Rishi Sunak has condemned the rewriting of Roald Dahl’s books after the latest editions were edited to remove potentially offensive language.
Books by the much-loved but controversial children’s author have been rewritten to cater for the sensitivities of modern audiences.
The Roald Dahl Story Company and Puffin Books confirmed they had carried out a review of Dahl’s classics to ensure they can be enjoyed by all children.
But Downing Street said the Prime Minister had concerns about rewriting the books – and quoted Dahl’s BFG in a warning not to “gobblefunk” with words.
The Prime Minister’s official spokesman said: “When it comes to our rich and varied literary heritage, the Prime Minister agrees with the BFG that we shouldn’t gobblefunk around with words.”
The official added: “I think it’s important that works of literature and works of fiction are preserved and not airbrushed.
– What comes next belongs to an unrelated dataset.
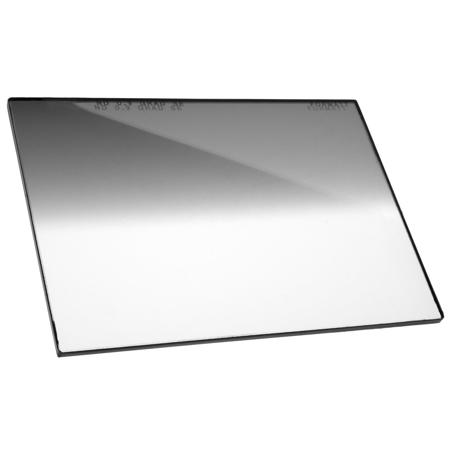 Formatt Hitech 4x5.65" ND Graduate 0.9 Glass Horizontal Filter, Soft Edge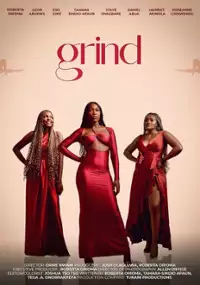 Plakat serialu GRIND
“We have always defended the right to free speech and expression.”
Dahl died in 1990 at the age of 74 but has regularly topped the list of the nation’s favourite authors.
But his legacy has been marred by his antisemitic views.
In 2020, his family apologised, saying they recognised the “lasting and understandable hurt caused by Roald Dahl’s antisemitic statements”.
He told BBC Radio 4’s Today programme: “I think Roald Dahl can look after himself, I haven’t read his books for very many years and I don’t want to again.”
Sir Philip added: “If Dahl offends us, let him go out of print.”